» **What to produce**
Put the lines of the records, from the line containing "What does the" through the end of the records, into a Markdown table with the columns Row and Line, numbering each row and omitting blank lines.
** start **
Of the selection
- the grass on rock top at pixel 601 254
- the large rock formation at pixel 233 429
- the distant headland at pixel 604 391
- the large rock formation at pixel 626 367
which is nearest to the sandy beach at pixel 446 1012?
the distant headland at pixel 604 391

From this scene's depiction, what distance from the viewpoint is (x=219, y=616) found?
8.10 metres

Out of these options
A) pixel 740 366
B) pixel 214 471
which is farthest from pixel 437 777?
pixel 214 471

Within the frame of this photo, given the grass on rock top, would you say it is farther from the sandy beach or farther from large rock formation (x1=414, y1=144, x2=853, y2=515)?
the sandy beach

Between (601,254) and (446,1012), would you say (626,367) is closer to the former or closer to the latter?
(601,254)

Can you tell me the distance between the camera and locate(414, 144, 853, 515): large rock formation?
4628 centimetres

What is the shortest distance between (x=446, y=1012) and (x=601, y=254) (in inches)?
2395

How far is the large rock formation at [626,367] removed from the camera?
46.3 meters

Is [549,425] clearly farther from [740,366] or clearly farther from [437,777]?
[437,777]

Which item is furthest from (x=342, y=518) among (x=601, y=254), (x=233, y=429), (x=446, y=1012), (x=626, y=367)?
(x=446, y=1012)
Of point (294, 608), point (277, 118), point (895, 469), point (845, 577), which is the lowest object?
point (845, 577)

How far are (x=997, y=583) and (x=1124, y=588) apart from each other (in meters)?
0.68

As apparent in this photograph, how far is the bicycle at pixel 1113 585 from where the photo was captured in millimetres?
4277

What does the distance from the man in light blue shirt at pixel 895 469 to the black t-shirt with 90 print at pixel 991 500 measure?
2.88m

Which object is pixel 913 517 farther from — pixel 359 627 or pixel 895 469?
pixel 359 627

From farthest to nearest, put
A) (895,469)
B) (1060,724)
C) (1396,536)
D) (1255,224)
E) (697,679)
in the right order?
** end **
» **Answer for the task**
| Row | Line |
|---|---|
| 1 | What does the distance from the man in light blue shirt at pixel 895 469 to the black t-shirt with 90 print at pixel 991 500 measure? |
| 2 | 2.88m |
| 3 | Which object is pixel 913 517 farther from — pixel 359 627 or pixel 895 469? |
| 4 | pixel 359 627 |
| 5 | From farthest to nearest, put |
| 6 | A) (895,469) |
| 7 | B) (1060,724) |
| 8 | C) (1396,536) |
| 9 | D) (1255,224) |
| 10 | E) (697,679) |
| 11 | in the right order? |